April 15, 2012

Remembering Real Bravery

Special Note: This is a post from an online acquaintance that I am re-posting with his permission.  I have added some editing and additional text.

You may have noticed we are about to pass the 100th anniversary of the Titanic disaster in the Atlantic. Which means 100 years since the night that saw many stories of tragedy, loss, bravery, stoicism and loss that pretty much changed the way we travel. It changed the rules for life boats on ships from a calculation based on tonnage to the simple one seat for every soul. It changed the way we viewed the class system, with the difference of survival rates of women and children between the three classes of passengers (with second class men having the lowest over all survival rate, suffering a 92% loss), and the way that ships and crew were drilled on evacuation procedures from that day onwards, how icebergs are tracked and removed from shipping lanes, and much more.

But it also means it is almost 100 years since one of the bravest rescue attempts you will ever hear of.
Unfortunately an awful lot of people have never even heard of the Carpathia, which is terrible shame. The Cunard line steamer was one of the first to recieve the QCD call (Titanic also sent the first recorded SOS, but more ships responded to the known code of QCD) and Harold Cottam the wireless operator ran to the captains quarters with the message in hand. Captain Rostron read the message and considered his options for only a few seconds. You would have to be a maniac or a fool to try and reach the ailing Titanic. He was hours away, even at full steam, it was night, and there was a mine field of ice that had already claimed the unsinkable ship. To stand any chance at all of reaching the Titanic you would need all spare hands as look outs, every system except the drive closed down to eek all the available steam for the drives. The passengers would have to be confined to their staterooms while the steamer ploughed through the night, weaving blindly through ice with out slowing, maintaining a consistant speed that exceeded the official maximum speed of the craft.
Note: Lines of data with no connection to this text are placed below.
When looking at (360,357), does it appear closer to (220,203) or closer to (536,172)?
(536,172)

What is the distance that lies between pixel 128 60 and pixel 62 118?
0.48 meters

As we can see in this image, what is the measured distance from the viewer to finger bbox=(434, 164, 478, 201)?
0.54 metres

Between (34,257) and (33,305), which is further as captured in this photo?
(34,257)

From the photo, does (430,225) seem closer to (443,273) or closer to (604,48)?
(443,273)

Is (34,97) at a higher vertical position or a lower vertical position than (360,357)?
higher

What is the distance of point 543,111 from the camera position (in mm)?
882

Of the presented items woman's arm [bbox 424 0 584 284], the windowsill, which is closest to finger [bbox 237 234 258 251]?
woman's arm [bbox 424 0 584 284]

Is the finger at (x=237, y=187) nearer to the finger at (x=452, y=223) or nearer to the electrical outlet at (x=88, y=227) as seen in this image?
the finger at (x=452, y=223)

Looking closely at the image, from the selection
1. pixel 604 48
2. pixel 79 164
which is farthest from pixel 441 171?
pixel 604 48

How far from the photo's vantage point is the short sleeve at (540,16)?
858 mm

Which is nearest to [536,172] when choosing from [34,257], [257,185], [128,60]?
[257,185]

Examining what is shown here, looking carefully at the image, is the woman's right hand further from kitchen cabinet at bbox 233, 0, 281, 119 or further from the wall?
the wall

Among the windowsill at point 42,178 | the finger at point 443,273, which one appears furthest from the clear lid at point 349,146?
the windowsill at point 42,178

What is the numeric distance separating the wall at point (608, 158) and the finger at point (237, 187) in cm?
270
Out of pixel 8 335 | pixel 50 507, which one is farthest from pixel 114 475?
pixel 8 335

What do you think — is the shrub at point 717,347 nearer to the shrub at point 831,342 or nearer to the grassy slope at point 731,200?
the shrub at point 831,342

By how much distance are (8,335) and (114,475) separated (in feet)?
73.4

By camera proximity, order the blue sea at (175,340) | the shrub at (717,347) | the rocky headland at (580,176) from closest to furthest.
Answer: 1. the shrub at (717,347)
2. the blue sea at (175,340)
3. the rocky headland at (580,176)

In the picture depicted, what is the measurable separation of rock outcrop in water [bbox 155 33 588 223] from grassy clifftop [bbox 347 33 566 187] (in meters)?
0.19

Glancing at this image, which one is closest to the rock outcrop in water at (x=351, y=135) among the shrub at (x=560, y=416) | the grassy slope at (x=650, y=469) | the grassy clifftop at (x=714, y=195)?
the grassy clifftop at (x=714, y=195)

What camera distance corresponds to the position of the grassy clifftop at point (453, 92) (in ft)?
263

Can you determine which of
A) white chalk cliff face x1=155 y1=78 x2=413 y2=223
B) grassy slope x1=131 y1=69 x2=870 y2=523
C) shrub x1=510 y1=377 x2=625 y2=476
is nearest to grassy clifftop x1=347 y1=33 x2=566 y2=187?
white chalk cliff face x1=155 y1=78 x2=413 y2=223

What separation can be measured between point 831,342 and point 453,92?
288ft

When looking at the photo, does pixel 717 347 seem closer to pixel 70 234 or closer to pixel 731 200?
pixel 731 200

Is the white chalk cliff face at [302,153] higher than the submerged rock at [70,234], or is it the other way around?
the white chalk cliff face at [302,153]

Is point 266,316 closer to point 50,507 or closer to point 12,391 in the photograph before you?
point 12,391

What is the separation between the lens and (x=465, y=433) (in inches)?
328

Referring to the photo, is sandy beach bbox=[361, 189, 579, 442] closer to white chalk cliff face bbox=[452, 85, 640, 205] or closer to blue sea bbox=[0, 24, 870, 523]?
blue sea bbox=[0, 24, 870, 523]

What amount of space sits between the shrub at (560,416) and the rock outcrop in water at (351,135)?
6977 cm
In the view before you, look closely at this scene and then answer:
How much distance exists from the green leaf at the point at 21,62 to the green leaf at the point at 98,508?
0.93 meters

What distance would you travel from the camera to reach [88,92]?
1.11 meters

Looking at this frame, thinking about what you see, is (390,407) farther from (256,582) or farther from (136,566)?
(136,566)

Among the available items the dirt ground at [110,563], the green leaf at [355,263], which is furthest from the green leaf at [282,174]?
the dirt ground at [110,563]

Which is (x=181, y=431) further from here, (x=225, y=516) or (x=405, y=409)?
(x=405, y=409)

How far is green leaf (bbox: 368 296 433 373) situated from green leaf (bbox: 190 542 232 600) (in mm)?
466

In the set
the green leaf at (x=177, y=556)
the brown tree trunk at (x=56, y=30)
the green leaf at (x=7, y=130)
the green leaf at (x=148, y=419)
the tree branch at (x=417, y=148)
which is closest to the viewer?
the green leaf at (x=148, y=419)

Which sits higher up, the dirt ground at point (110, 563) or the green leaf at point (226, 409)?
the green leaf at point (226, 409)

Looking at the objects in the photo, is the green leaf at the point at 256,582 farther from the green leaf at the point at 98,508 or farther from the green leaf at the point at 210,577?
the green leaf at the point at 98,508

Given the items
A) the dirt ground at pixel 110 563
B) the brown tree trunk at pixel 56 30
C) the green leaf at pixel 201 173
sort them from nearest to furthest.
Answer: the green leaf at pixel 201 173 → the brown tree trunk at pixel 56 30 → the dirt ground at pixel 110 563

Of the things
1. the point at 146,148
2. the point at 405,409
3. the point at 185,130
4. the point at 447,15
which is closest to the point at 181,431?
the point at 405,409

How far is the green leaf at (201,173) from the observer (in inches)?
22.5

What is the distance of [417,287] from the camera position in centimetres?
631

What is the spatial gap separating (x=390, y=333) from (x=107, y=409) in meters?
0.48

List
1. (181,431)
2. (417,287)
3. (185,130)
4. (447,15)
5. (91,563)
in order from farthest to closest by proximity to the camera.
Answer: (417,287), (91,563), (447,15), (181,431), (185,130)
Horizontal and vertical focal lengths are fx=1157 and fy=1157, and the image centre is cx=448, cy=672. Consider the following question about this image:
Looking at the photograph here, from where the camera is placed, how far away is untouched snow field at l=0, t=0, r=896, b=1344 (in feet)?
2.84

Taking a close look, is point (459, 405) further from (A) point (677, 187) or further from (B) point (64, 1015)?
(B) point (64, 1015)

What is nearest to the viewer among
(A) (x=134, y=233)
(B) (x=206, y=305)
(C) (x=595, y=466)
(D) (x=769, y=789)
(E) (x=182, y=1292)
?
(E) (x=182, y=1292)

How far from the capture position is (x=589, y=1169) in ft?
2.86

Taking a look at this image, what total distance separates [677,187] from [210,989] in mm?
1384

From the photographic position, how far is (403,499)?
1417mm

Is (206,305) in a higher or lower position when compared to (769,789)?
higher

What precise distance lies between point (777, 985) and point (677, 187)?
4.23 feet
That is EXACTLY what Rostron ordered, immediately on reading the message. The Titanic had run at speed into the ice unknowingly. Rostron was ready to follow, even faster. While the ship careered through the night in a desperate race to reach the Titanic before it slipped under the waves, the Carpathia readied itself for action. Oil was taken to all the toilets, ready to be flushed down them to still troubled waters. Block and tackles, with sacks and chairs to retrieve children or those too badly hurt to climb a ladder were readied at all the outer doors. Ladders and cargo nets prepared. Stewards were readied with coffee and tea in the dining rooms. The ships doctors were placed in each of the lounges ready to administer care. Blankets were made ready, and the staff briefed about how to help the survivors aboard and direct them by class to the relevent state room. In short, all hands were ready.

It was only at dawn, hours too late to evacuate the Titanic before it sank, that the Carpathia reached the survivors. It was however able to retrieve all of those who still clung to life in, or on, the boats and collapsables. It is fair to say that a great many of those survivors would not have lasted in the freezing water until other ships reached them. It was only then, as the sun rose, that the passengers and crew of this brave ship could appreciate the absolutely terrifying amount of ice they had manouvered around. They were greeted by the early sun being reflected by bergs and growlers of all shapes and sizes, that could very easily have caused a second disaster if it were not for the skill (and luck) of the crew and officers.

If we are determined to remember the Titanic, perhaps unfairly, as a story of Hubris, we should never forget the Carpathia, as a tale of spirit and bravery, saving many lives with her break neck run that night.

The Carpathia was sunk on July 17, 1918 after being torpedoed three times by a German U-Boat.  Five crewmembers went down with her while the rest were rescued.  She was found in May 2000 120 miles off of Fastnet, Ireland in 500 feet of water.